What you should do
Working through the records below, count the lines that include "carbon". The reply is that number alone.

▽

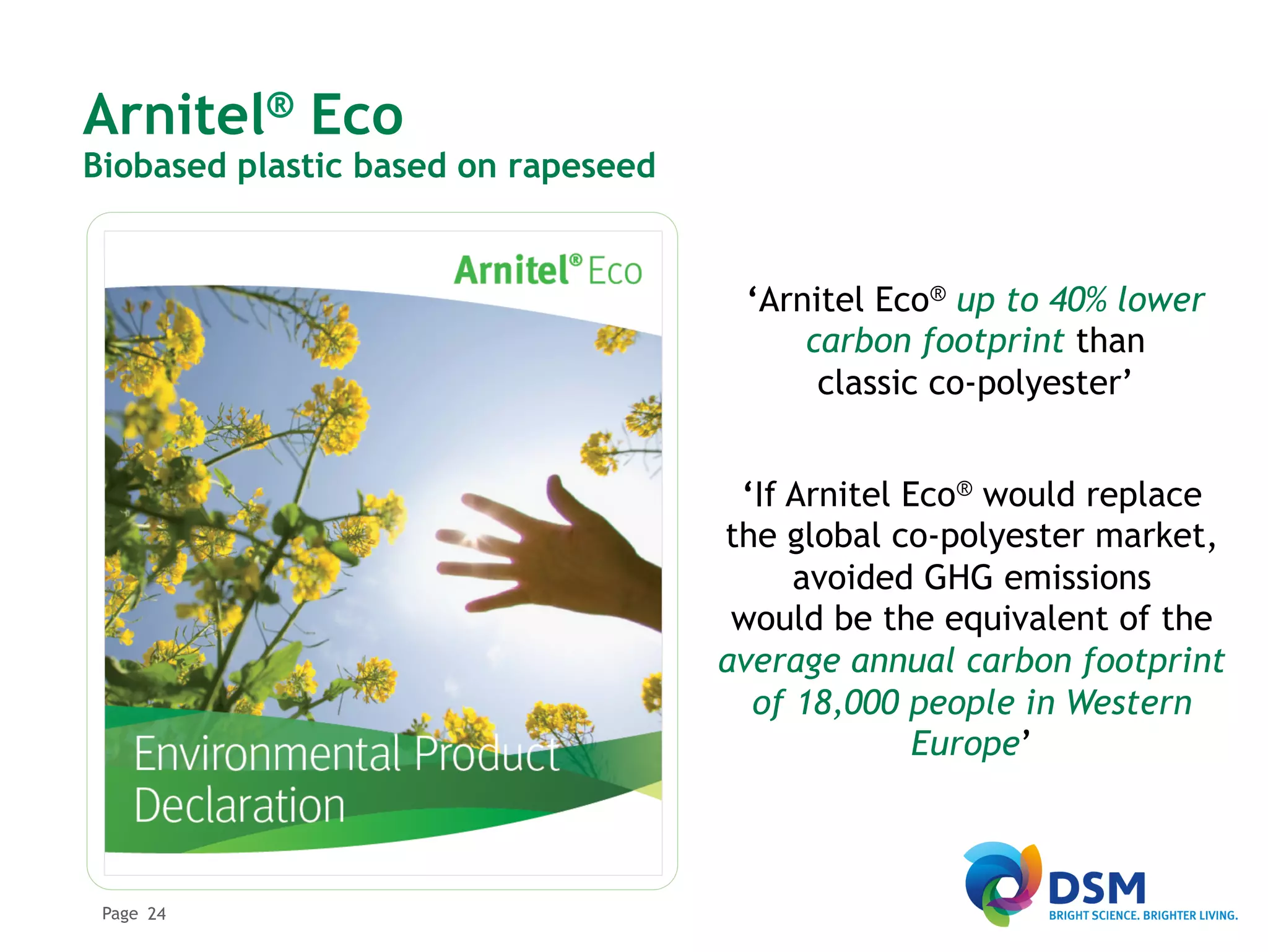 Arnitel® Eco
Biobased plastic based on rapeseed

Arnitel® Eco

Environmental Product Declaration

‘Arnitel Eco® up to 40% lower carbon footprint than classic co-polyester’

‘If Arnitel Eco® would replace the global co-polyester market, avoided GHG emissions would be the equivalent of the average annual carbon footprint of 18,000 people in Western Europe’

Page 24

DSM
BRIGHT SCIENCE. BRIGHTER LIVING.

△

Task result
2